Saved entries
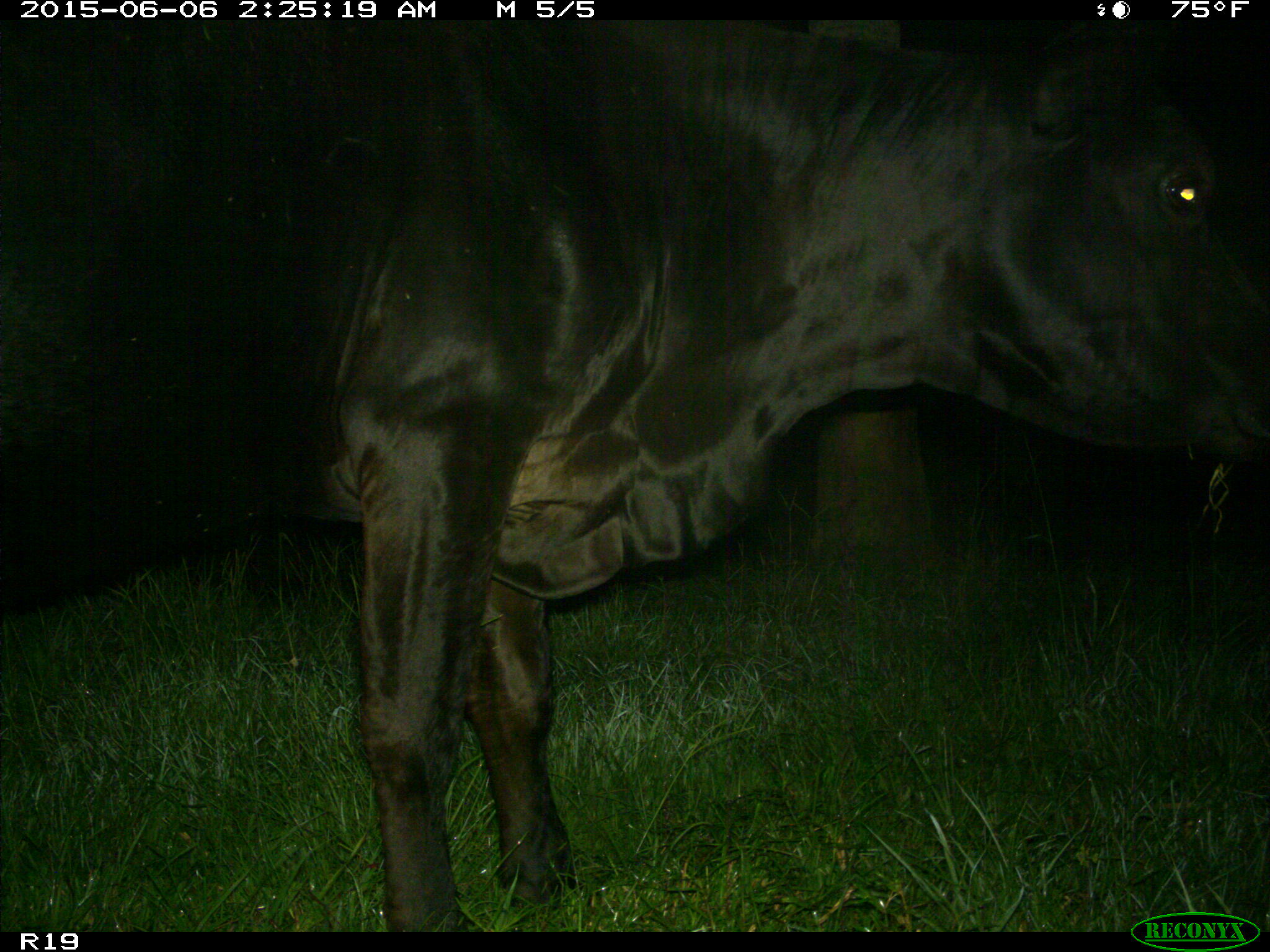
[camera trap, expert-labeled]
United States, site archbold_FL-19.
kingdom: Animalia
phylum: Chordata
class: Mammalia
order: Artiodactyla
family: Bovidae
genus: Bos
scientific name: Bos taurus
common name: domestic cow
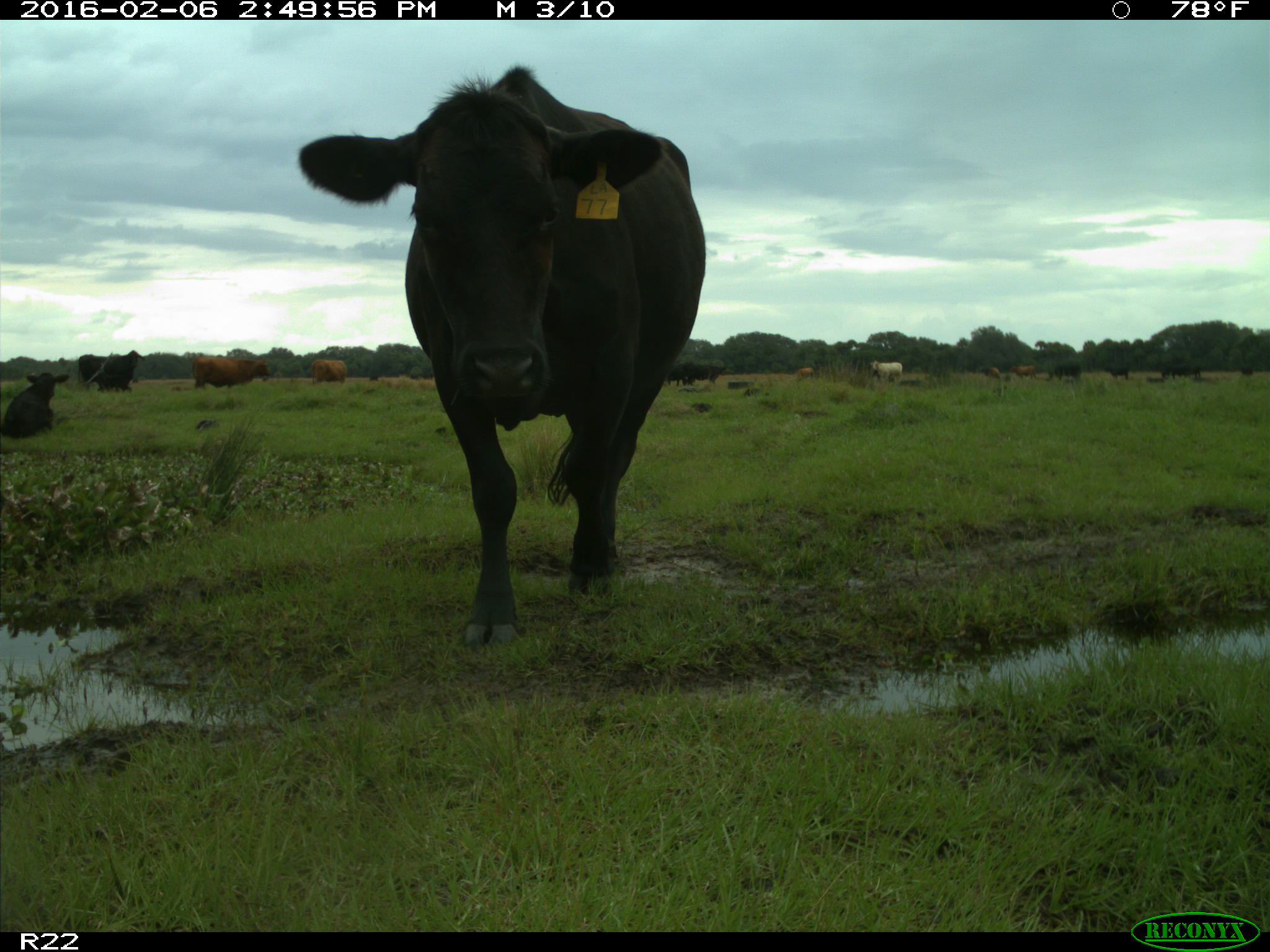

■ BRIEF:
Restate all entries above exactly, but not the images.

■ FINISHED EXERCISE:
[camera trap, expert-labeled]
United States, site archbold_FL-19.
kingdom: Animalia
phylum: Chordata
class: Mammalia
order: Artiodactyla
family: Bovidae
genus: Bos
scientific name: Bos taurus
common name: domestic cow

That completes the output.